The windows were wide open all the time now. The canary still did not sing. The stench was unbearable. The thought of turning my back on her did occur to me, it occurred to me often, but I knew I lacked the strength for such radicalness. Why remain loyal for a lifetime and then jump ship just before the end?
‘Maybe you should put some more eau de cologne on it,’ I say. ‘You stink.’
‘Don’t exaggerate, for once.’
‘It smells here of the Third World. The alley behind a restaurant.’
‘If you’re going to start in again, then just go away.’
All you see is the current manifestation, you and her, today. Far away, invisible now, are the things that happened; she, your young mother, smoking cigarettes absently at Trianon, you with your nose up against the pastry display case, or how she brushes your hair, for a very long time and very slowly, as you lie rolled up like a cat on her lap — but those things no longer play a role in the cruel, acute now in which you pound away at each other’s souls.
When finally, because there was really no way around it, she allowed them to operate on her breast — that breast seen by so many eyes, desired by countless, now riddled with cancer and reeking horribly — she did so under protest, as though she were being forced into it. She could not admit the defeat, the failure. She felt betrayed. The miracle had not happened. Her belief and dogged faith had not been rewarded. The cosmos, the powers, no hand had reached out to her. She felt wronged and angry, in a voice thick with emotion she said, ‘It’s really hard to keep believing now. Really hard.’
Her tears were called loneliness, loneliness, loneliness.

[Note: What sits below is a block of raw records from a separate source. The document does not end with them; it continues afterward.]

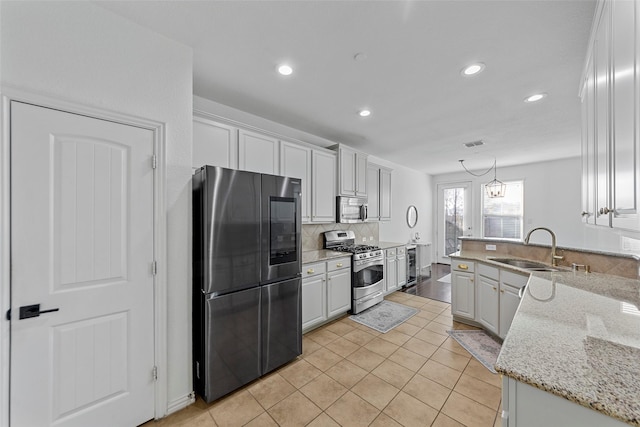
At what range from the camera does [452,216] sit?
23.5 ft

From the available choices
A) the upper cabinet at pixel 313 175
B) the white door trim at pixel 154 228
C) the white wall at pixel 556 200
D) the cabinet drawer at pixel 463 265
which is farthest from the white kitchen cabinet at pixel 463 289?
the white wall at pixel 556 200

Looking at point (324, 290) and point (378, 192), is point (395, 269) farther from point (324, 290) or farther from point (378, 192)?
point (324, 290)

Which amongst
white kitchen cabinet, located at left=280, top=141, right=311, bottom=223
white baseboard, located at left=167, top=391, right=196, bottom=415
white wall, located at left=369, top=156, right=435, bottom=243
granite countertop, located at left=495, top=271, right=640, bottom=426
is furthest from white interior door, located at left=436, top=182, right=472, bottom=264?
white baseboard, located at left=167, top=391, right=196, bottom=415

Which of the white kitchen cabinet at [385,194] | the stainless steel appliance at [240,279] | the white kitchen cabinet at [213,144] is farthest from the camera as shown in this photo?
the white kitchen cabinet at [385,194]

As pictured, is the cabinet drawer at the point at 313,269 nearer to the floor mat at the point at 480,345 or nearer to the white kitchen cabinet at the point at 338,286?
the white kitchen cabinet at the point at 338,286

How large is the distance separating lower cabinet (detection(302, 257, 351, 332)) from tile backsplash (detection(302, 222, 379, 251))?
641 millimetres

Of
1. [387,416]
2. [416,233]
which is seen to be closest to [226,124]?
[387,416]

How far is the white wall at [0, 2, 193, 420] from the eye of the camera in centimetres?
136

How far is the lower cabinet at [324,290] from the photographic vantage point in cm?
290

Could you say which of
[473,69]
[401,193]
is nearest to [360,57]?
[473,69]

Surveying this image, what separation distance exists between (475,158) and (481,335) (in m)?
3.86

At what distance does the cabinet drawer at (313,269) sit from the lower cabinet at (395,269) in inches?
64.2

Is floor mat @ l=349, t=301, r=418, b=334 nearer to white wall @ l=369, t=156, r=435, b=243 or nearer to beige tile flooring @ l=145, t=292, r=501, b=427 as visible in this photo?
beige tile flooring @ l=145, t=292, r=501, b=427

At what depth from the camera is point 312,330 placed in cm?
313
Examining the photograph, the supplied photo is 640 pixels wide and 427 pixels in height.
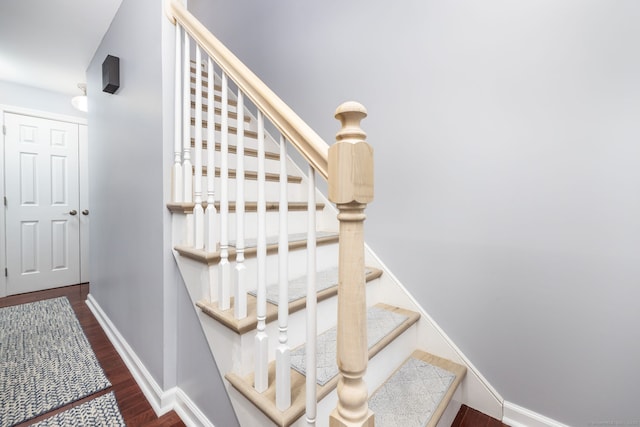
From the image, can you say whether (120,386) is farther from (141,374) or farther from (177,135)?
(177,135)

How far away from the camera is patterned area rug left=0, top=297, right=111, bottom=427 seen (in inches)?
54.4

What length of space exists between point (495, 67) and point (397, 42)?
54cm

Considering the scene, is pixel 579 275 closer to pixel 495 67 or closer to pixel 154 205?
pixel 495 67

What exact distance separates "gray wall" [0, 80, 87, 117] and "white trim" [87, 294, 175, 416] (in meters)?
2.67

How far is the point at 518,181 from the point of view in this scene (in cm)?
119

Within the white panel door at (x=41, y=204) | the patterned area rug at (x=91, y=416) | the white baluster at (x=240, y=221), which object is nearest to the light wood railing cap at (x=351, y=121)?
the white baluster at (x=240, y=221)

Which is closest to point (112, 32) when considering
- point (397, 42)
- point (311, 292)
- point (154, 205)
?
point (154, 205)

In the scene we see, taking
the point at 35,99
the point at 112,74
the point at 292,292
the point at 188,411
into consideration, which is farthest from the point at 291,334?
the point at 35,99

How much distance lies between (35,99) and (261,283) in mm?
4108

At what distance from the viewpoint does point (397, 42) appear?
1.52 m

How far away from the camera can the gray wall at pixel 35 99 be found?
301 cm

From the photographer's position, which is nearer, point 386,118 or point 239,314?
point 239,314

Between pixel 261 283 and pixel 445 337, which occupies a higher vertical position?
pixel 261 283

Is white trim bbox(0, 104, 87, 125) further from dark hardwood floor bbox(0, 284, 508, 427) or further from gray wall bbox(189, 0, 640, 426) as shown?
gray wall bbox(189, 0, 640, 426)
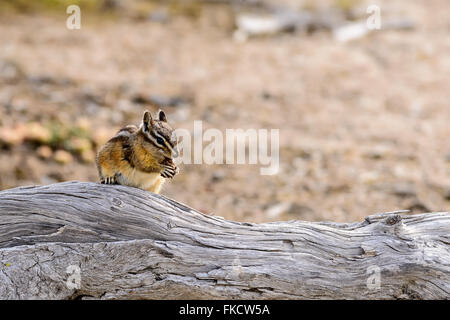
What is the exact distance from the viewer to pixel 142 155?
670 cm

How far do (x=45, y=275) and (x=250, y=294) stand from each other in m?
2.01

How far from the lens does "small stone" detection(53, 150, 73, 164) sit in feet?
40.4

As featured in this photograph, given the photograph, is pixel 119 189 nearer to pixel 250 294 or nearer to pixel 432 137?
pixel 250 294

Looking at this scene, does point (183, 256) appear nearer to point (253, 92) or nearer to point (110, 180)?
point (110, 180)

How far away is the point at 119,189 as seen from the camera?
678 cm

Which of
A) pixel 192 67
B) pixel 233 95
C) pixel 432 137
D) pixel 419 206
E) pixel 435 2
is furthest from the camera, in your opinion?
pixel 435 2

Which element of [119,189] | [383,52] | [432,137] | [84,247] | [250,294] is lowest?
[250,294]

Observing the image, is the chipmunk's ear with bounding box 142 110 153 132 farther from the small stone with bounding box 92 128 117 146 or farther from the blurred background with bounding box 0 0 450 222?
the small stone with bounding box 92 128 117 146

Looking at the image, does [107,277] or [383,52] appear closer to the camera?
[107,277]

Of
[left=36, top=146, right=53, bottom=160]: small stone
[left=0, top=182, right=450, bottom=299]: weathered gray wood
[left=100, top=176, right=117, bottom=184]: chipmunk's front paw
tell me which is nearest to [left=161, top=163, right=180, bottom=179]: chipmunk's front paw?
[left=0, top=182, right=450, bottom=299]: weathered gray wood

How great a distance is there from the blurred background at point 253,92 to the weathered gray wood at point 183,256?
4.82 meters

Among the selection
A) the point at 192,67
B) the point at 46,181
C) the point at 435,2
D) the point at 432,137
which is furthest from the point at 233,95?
the point at 435,2

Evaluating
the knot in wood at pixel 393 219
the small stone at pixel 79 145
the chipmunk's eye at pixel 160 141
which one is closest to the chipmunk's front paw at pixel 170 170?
the chipmunk's eye at pixel 160 141

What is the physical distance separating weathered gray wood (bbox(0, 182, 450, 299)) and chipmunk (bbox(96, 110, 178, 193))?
0.31m
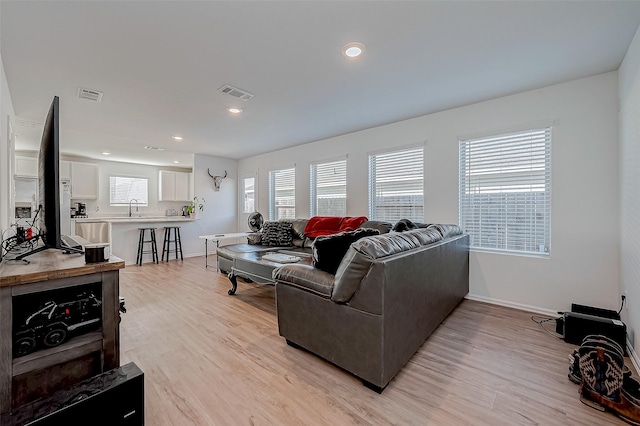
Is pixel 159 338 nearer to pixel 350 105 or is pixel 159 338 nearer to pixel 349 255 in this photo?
pixel 349 255

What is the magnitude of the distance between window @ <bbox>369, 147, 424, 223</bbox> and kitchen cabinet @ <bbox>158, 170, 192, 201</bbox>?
19.9 feet

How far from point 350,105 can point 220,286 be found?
10.5 ft

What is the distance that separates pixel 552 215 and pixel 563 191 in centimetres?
27

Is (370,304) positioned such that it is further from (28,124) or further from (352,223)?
(28,124)

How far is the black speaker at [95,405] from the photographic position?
1148mm

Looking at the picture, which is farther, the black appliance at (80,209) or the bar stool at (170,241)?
the black appliance at (80,209)

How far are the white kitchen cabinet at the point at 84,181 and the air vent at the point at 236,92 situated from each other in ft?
19.3

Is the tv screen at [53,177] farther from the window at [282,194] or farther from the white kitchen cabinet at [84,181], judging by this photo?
the white kitchen cabinet at [84,181]

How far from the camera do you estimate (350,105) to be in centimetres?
357

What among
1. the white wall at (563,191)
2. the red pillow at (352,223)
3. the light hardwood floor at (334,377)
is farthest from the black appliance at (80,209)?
the white wall at (563,191)

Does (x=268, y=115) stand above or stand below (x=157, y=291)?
above

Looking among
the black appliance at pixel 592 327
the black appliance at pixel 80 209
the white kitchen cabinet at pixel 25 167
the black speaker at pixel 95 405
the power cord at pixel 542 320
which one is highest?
the white kitchen cabinet at pixel 25 167

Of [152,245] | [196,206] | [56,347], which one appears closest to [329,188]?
[196,206]

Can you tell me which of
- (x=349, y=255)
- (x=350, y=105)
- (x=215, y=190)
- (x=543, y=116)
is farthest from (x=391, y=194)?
(x=215, y=190)
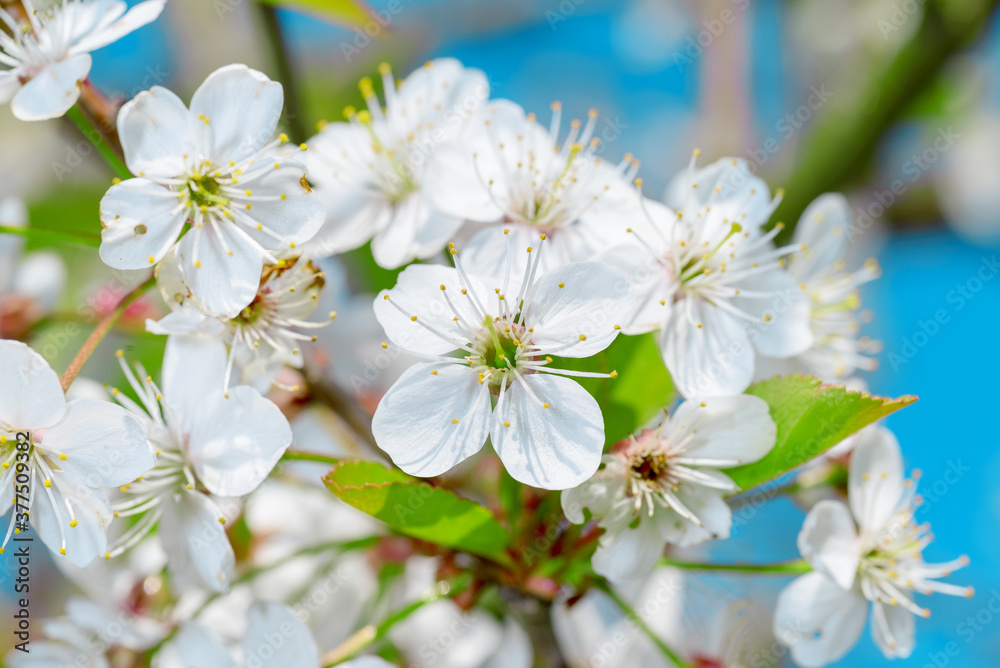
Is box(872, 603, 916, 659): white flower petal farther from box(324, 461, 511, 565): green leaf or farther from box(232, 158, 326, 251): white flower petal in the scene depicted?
box(232, 158, 326, 251): white flower petal

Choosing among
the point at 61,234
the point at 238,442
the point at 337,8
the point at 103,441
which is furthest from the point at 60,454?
the point at 337,8

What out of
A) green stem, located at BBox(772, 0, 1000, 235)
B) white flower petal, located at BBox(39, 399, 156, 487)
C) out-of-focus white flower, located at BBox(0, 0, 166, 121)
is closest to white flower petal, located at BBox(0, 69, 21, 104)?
out-of-focus white flower, located at BBox(0, 0, 166, 121)

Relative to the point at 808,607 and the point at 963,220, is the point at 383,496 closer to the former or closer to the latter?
the point at 808,607

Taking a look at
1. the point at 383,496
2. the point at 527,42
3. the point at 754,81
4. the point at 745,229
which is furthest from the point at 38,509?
the point at 527,42

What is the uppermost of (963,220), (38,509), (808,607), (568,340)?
(568,340)

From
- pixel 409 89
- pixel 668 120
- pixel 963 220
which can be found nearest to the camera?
pixel 409 89

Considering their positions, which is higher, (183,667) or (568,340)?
(568,340)
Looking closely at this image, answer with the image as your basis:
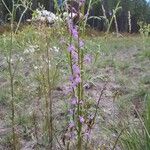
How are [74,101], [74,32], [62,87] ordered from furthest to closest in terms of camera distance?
[62,87] → [74,101] → [74,32]

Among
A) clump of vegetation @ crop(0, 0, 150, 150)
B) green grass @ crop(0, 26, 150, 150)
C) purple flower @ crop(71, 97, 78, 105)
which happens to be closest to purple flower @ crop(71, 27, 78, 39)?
clump of vegetation @ crop(0, 0, 150, 150)

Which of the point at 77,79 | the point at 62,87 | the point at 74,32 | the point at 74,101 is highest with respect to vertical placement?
the point at 74,32

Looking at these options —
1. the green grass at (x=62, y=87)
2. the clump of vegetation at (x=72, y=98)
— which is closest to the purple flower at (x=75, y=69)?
the clump of vegetation at (x=72, y=98)

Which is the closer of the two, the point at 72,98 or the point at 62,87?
the point at 72,98

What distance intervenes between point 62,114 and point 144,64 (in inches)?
120

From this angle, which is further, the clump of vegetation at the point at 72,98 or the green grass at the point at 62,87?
the green grass at the point at 62,87

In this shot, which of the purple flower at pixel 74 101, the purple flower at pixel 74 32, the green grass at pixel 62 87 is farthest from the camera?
the green grass at pixel 62 87

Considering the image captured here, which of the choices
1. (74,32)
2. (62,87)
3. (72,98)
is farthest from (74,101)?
(62,87)

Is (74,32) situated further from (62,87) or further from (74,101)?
(62,87)

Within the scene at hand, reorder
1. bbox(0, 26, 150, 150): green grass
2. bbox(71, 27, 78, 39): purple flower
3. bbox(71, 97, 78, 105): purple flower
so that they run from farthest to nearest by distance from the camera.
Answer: bbox(0, 26, 150, 150): green grass → bbox(71, 97, 78, 105): purple flower → bbox(71, 27, 78, 39): purple flower

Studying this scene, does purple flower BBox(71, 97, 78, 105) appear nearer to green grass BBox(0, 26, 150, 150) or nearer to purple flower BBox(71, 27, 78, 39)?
green grass BBox(0, 26, 150, 150)

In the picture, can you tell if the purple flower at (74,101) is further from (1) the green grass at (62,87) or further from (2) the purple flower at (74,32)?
(2) the purple flower at (74,32)

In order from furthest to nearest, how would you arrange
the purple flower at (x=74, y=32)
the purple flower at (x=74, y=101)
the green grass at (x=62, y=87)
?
the green grass at (x=62, y=87), the purple flower at (x=74, y=101), the purple flower at (x=74, y=32)

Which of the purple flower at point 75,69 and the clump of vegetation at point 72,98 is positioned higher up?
the purple flower at point 75,69
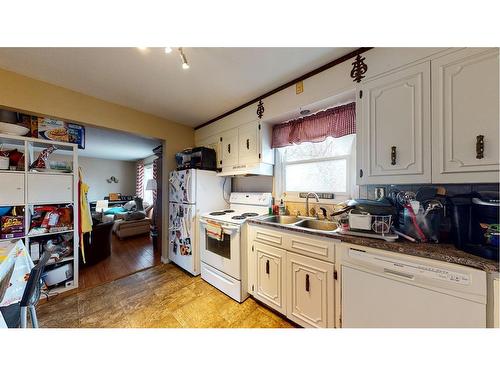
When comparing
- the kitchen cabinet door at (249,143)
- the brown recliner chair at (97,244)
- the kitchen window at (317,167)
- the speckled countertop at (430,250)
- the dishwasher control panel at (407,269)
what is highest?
the kitchen cabinet door at (249,143)

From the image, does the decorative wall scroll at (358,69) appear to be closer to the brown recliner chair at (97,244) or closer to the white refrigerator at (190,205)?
the white refrigerator at (190,205)

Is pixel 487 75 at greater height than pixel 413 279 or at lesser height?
greater

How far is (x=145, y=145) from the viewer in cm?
440

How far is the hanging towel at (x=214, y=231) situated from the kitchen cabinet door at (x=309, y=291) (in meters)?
0.82

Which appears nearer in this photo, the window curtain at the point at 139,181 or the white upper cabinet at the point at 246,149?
the white upper cabinet at the point at 246,149

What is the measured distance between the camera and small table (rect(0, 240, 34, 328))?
93cm

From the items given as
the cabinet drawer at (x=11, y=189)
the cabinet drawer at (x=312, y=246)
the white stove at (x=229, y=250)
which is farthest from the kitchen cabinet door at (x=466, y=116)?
the cabinet drawer at (x=11, y=189)

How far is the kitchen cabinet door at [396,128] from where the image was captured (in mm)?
1102

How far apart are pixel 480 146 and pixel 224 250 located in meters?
2.11

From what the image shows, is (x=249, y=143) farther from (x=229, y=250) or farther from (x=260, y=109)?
(x=229, y=250)
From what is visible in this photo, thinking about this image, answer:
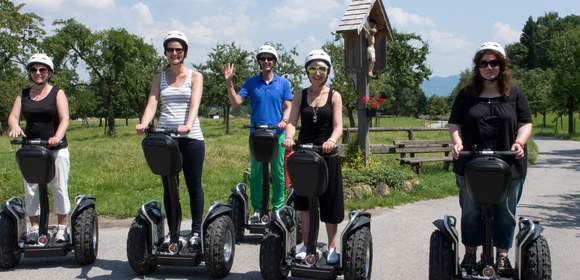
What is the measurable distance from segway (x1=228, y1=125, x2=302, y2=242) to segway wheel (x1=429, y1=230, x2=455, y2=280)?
1576 millimetres

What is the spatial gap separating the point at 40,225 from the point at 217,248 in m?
1.69

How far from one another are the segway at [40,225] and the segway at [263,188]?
1.48 metres

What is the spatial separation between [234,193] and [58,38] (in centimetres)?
5083

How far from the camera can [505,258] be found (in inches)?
167

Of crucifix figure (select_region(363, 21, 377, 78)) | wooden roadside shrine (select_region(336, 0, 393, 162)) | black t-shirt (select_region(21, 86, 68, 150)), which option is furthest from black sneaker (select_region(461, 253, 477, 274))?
crucifix figure (select_region(363, 21, 377, 78))

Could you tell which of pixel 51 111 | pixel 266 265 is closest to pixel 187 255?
pixel 266 265

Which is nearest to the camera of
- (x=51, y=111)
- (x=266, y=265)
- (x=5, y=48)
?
(x=266, y=265)

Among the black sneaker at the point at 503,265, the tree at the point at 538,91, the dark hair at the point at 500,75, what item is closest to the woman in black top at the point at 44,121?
the dark hair at the point at 500,75

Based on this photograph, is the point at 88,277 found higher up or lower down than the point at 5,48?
lower down

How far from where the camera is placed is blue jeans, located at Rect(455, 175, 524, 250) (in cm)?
416

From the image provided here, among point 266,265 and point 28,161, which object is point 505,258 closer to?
point 266,265

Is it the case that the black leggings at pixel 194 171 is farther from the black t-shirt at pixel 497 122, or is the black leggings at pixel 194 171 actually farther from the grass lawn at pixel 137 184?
the grass lawn at pixel 137 184

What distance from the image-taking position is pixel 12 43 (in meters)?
40.6

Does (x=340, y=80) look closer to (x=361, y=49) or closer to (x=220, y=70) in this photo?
(x=220, y=70)
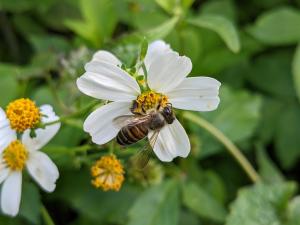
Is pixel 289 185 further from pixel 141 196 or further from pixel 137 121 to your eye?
pixel 137 121

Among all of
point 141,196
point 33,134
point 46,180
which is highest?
point 33,134

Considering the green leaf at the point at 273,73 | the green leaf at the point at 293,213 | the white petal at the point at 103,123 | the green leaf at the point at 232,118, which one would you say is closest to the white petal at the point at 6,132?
the white petal at the point at 103,123

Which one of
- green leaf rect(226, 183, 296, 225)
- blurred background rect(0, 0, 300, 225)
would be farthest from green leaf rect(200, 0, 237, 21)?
green leaf rect(226, 183, 296, 225)

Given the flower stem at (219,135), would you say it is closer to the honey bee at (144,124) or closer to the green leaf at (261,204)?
the green leaf at (261,204)

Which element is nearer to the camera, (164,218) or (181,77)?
(181,77)

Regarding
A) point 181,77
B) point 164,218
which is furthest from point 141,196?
point 181,77
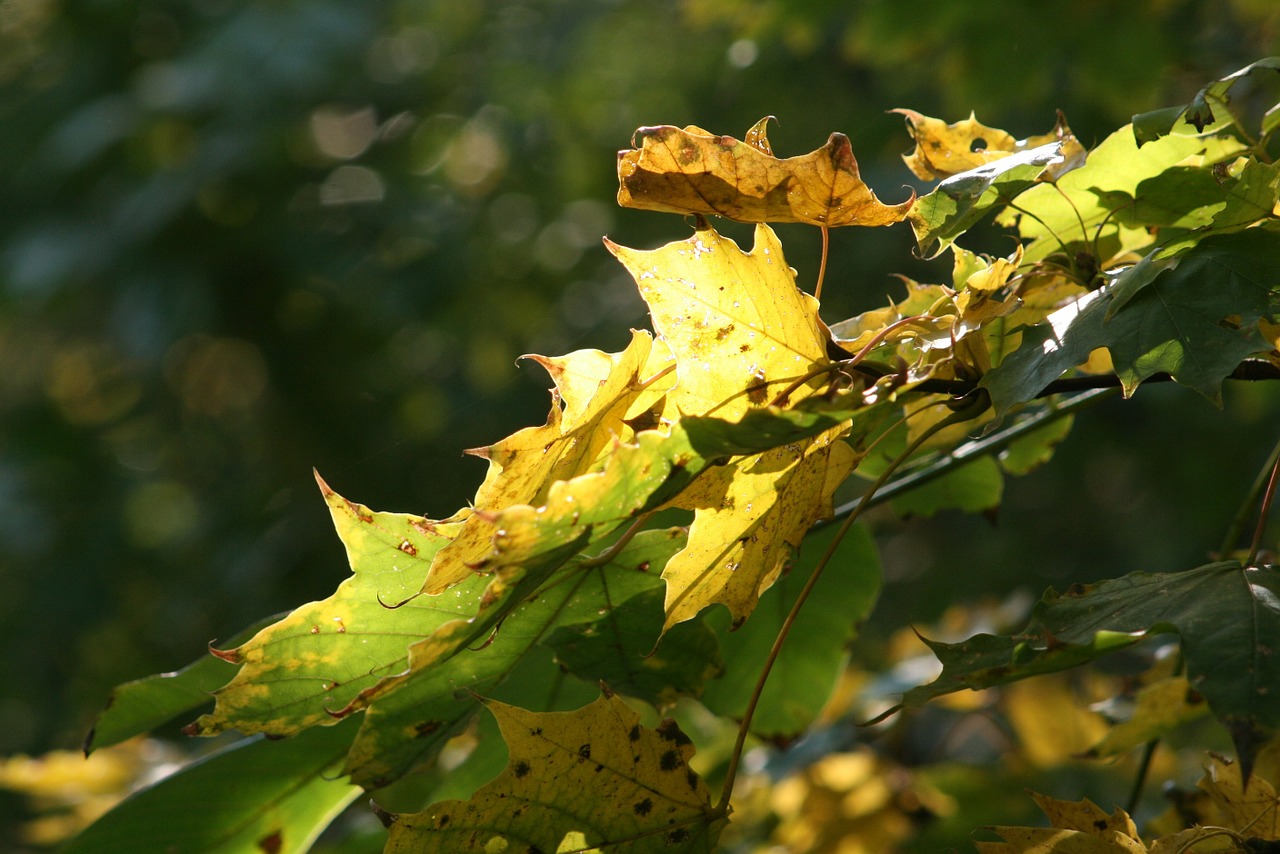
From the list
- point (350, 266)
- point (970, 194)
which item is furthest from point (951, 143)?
point (350, 266)

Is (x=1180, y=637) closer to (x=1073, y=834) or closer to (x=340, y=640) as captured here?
(x=1073, y=834)

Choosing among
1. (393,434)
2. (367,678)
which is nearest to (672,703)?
(367,678)

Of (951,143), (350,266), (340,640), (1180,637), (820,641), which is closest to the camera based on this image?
(1180,637)

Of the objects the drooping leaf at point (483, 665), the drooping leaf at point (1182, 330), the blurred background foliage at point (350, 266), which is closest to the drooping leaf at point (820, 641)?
the drooping leaf at point (483, 665)

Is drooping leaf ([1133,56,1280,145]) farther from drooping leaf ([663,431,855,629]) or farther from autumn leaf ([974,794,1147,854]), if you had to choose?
autumn leaf ([974,794,1147,854])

She entered the night in a white hospital smock with buttons down the back.
The cone excision, whereby both the nipple and the underlying, damaged glandular tissue were removed, called for post-treatment with radiation, but she refused point blank.
‘Your mother might get lucky,’ Dr. Rooyaards told me. ‘There’s no guaranteeing it, but she might.’
She had counted on a miracle and now all she could do was hope for good luck. Two days later she was allowed to go home, out through the revolving doors, to find her life again, see if it still fit. In the car I asked how she was feeling.
‘Oh, good, yeah.’
At home she lay down on her bed, asked me to bring her her glasses and a scarf. When I came back, she was sound asleep. The smell of cadaver had disappeared. I whistled quietly to the canary, unilaterally, and cleaned its cage. Then I gave it clean water and fresh seed. At the little village Attent supermarket, I did some shopping. Because of my hotel-hopping I had never learned to cook well, but I did know how to whip together pasta with anchovies and tomato.
‘Sorry, sweetheart, but I’m not very hungry,’ she said after pecking at her food a few times.
She went back to sleep. It was pleasant to care for her, her enfeeblement fostered a certain harmony. From the doorway I looked at her and thought about her life, about how she had cashed in on desire, twice over in fact, but that now, in the act of dying, had fallen from the pinnacle of the big top all the way to the ground, all the way to this bed.